A comparative study of algorithms detecting differential rhythmicity in transcriptomic data.
Lin MiaoDouglas E WeidemannKatherine NgoBenjamin A UnruhShihoko KojimaPublished in: bioRxiv : the preprint server for biology (2023)
Rhythmic transcripts play pivotal roles in driving the daily oscillations of various biological processes. Genetic or environmental disruptions can lead to alterations in the rhythmicity of transcripts, ultimately impacting downstream circadian outputs, including metabolic processes and even behavior. To statistically compare the differences in transcript rhythms between two or more conditions, several algorithms have been developed to analyze circadian transcriptomic data, each with distinct features.

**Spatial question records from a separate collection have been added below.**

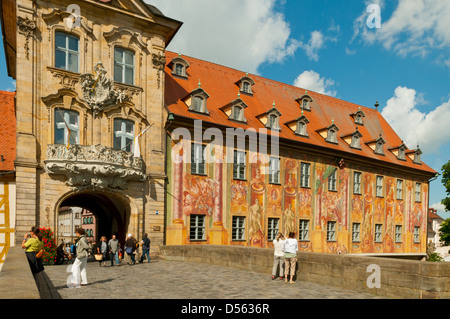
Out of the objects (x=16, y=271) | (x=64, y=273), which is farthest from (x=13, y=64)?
(x=16, y=271)

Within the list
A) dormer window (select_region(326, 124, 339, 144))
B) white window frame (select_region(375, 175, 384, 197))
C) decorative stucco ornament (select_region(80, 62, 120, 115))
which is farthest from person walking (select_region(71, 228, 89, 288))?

In this study, we compared the performance of seven algorithms that were specifically designed to detect differential rhythmicity. We found that even when applying the same statistical threshold, these algorithms yielded varying numbers of differentially rhythmic transcripts. Nevertheless, the set of transcripts commonly identified as differentially rhythmic exhibited substantial overlap among algorithms. Furthermore, the phase and amplitude differences calculated by these algorithms displayed significant correlations. In summary, our study highlights a high degree of similarity in the results produced by these algorithms. Furthermore, when selecting an algorithm for analysis, it is crucial to ensure the compatibility of input data with the specific requirements of the chosen algorithm and to assess whether the algorithm's output fits the needs of the user.